書評・エッセイ

2015年10月号掲載

ピラミッドを作った人々のリアリティ

――河江肖剰『ピラミッド・タウンを発掘する』

橋本麻里

対象書籍名:『ピラミッド・タウンを発掘する』
対象著者:河江肖剰
対象書籍ISBN:978-4-10-121236-4

 古代エジプト、あるいはピラミッドという語句に接して、胸をときめかせずにいられる日本人は、そう多くはあるまい。だが時間的にも空間的にも遠く隔たった魅惑的な異世界に、私たちは勝手な幻想――時に超古代文明から宇宙人まで登場する――を投影してもきた。確かに古代エジプト、そしてピラミッドに謎は存在する。この謎に営々と立ち向かってきた、考古学者たちによる研究の歩みを明らかにしながら、なお残る謎が何なのかを明確に指し示したのが、エジプト考古学者の河江肖剰による『ピラミッド・タウンを発掘する』だ。
「待望のカイロ・アメリカン大学に入学を果たした私は、フレッシュマンながらに『大ピラミッドの謎を解明したい!』と意気込んでいた。しかし、その謎が具体的に何を指しているのか、当の本人にもよく分かっていなかった」。
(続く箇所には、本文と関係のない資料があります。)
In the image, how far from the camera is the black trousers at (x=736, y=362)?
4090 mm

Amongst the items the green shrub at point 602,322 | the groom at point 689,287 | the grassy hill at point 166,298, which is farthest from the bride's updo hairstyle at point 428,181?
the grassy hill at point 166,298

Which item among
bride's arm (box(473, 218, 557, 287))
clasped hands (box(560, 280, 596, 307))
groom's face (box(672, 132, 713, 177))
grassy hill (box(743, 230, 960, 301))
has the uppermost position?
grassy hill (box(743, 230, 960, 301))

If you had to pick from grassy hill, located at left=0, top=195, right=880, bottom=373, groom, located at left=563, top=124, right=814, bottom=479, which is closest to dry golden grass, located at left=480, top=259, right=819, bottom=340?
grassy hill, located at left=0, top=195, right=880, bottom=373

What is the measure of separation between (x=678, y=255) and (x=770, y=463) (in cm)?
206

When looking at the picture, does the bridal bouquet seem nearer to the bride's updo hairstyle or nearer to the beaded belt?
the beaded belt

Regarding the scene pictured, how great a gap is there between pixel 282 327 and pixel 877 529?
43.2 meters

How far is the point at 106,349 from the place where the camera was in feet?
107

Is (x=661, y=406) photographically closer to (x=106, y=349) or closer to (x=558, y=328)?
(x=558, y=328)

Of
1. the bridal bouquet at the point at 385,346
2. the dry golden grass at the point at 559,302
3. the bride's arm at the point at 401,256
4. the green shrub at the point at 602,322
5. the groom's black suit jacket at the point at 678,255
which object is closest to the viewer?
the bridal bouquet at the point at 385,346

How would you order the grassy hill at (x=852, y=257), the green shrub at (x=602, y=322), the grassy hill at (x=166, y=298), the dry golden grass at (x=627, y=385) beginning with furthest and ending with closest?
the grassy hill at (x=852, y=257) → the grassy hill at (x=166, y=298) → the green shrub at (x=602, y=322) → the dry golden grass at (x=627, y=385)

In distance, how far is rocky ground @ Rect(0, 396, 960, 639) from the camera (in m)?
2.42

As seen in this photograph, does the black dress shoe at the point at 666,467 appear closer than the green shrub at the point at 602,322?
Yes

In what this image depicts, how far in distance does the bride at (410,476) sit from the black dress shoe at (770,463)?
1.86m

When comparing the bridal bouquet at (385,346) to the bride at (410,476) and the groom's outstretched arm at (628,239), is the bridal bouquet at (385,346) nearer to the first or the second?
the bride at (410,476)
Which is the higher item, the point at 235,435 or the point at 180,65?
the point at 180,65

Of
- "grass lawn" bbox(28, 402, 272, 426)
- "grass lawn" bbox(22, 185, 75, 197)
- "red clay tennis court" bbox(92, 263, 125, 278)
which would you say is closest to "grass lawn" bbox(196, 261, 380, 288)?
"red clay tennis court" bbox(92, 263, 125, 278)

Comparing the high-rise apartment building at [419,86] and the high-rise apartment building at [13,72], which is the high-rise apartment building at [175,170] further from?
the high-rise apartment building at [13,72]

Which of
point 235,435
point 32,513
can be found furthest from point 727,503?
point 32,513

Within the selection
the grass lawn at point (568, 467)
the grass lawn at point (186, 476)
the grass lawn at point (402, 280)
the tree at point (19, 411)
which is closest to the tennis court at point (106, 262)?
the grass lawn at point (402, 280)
考古学シロートの筆者が心から共感できるスタート地点から、いままさに河江自身が立っているエジプト学研究の最前線へと読者を誘うために、本書では約4500年前に築かれたピラミッドを、「どのように作ったのか」「なぜ作ったのか」「誰が作ったのか」という3つの大きなルートが設定される。
 硬く巨大な石灰岩をどこから切り出し、いかにして運び、積み上げて、あの大規模な建造物を作り上げたのか。「どのように」の検証作業には、王のミイラどころか考古学の華たる発掘作業さえ出てこない。だが、三大ピラミッドが聳(そび)えるギザ台地全体の精密な測量を続けて地図を作成し、巨石を橇(そり)に乗せて引き上げるための手法や人数を実践によって確かめる「実験考古学」などの地道な成果から、ピラミッド建設の過程と技術が少しずつ明らかになっていく。
「何のために」と問うならば、それは確かに王の墓だった。ヘロドトス以来、神秘のヴェール越しに眺められていたピラミッドに、初めて学術的な探索の目を向けて測量を行った、17世紀イギリスの数学者ジョン・グリーヴズに始まる近代的な研究。そして河岸神殿、参道、葬祭神殿、周壁、衛星ピラミッドなど「ピラミッド複合体」全体から得られた知見を統合し、ひとつの文脈の中に位置づけていった結果浮かび上がるのは、単なる墓ではなく、原初の混沌の海の中から、秩序ある世界が生まれ出る創世の神話を再現し、象徴するものとしてのピラミッドの姿だ。
 本書全体を通じて河江が徹底的に重視しているのは(彼が師事するエジプト学の泰斗、マーク・レーナー博士の方針でもある)、「人間」の存在だ。その河江たちが現在、最後の謎として取り組んでいるのが、ピラミッド建設に携わった人々がどこに住み、どのような生活を送ったのかという、建造を成し遂げるための営みすべてを明らかにするはずの、「ピラミッド・タウン」の発掘調査である。ピラミッド建設そのものに従事する労働者、道具や工具を作る職人たち、食料を供給する者など、建設事業に関わった人員は2~3万人と見積もられている。レーナー博士の指揮下で河江たちは、それまでエジプト学ではほとんど顧みられることのなかったピラミッド建設に携わる人々と、彼らが暮らした町「ピラミッド・タウン」を発見。パン焼き場の跡から激しい労働を支えた主食のパンを再現し、ゴミ捨て場に捨てられた「封泥」(文書などを密封し、そこに印章や手描きの文字を記した)から、そこで暮らした人物の社会的地位を明らかにしていく。
 黄金に輝く宝物とは無縁の現場で蓄積された「情報」をもとに本書の結末部で描き出される、ギザ台地で生きた人々の日々の営みと建設中のピラミッドが佇む風景に宿るリアリティは圧巻だ。ピラミッド建設の時代が理解を絶した異境ではなく、現代の私たちと変わらぬ喜びや悲しみ、生きることの喜びや明日への希望を抱いた人間の暮らす世界であったことを知り、彼らの生々しい息づかいまでを感じた時、私たち読者は、考古学が非現実的な夢を追うのではなく、何よりも人間を知り、深く洞察する学問であったことに、あらためて気づかされるのである。